Jason Richwine, the young conservative scholar who co-authored the Heritage Foundation report on the long-term costs of the amnesty bill backed by the "Gang of Eight," is gone from Heritage.
He was purged after The Washington Post unearthed his doctoral dissertation at the JFK School of Government.
IQ tests fairly measure mental ability. The average IQ of immigrants is well below that of white Americans. This difference in IQ is likely to persist through several generations.
And the potential consequences of this?
"A lack of socioeconomic assimilation among low IQ immigrant groups, more underclass behavior, less social trust and an increase in the proportion of unskilled workers in the American labor market."
Richwine defended his 166-page thesis before Harvard's George Borjas, Richard Zeckhauser and Christopher Jencks, who once edited The New Republic. But while his thesis was acceptable at Harvard — it earned Richwine a Ph.D. — it has scandalized the Potomac priesthood.
Our elites appear unanimous: Richwine's view that intelligence is not equally distributed among ethnic and racial groups, and is partly inherited, is rankest heresy. Yet no one seems to want to prove him wrong.
Consider Richwine's contention that differences in mental ability exist and seem to persist among racial and ethnic groups.

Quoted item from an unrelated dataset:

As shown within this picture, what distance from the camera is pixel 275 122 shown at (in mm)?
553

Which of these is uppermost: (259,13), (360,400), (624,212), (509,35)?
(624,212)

In The Wall Street Journal last month, Warren Kozak noted that 28,000 students in America's citadel of diversity, New York City, took the eighth-grade exam to enter Stuyvesant, the Bronx School of Science and Brooklyn Tech, the city's most elite high schools. Students are admitted solely on their entrance test scores.
Of the 830 students who will be entering Stuyvesant as freshmen this fall, 1 percent are black, 3 percent are Hispanic, 21 percent are white — and 75 percent are Asian.
Now, blacks and Hispanics far outnumber Asians in New York. But at Stuyvesant, Asians will outnumber blacks and Hispanics together 19-to-1.
Is this the result of racially biased tests at Stuyvesant?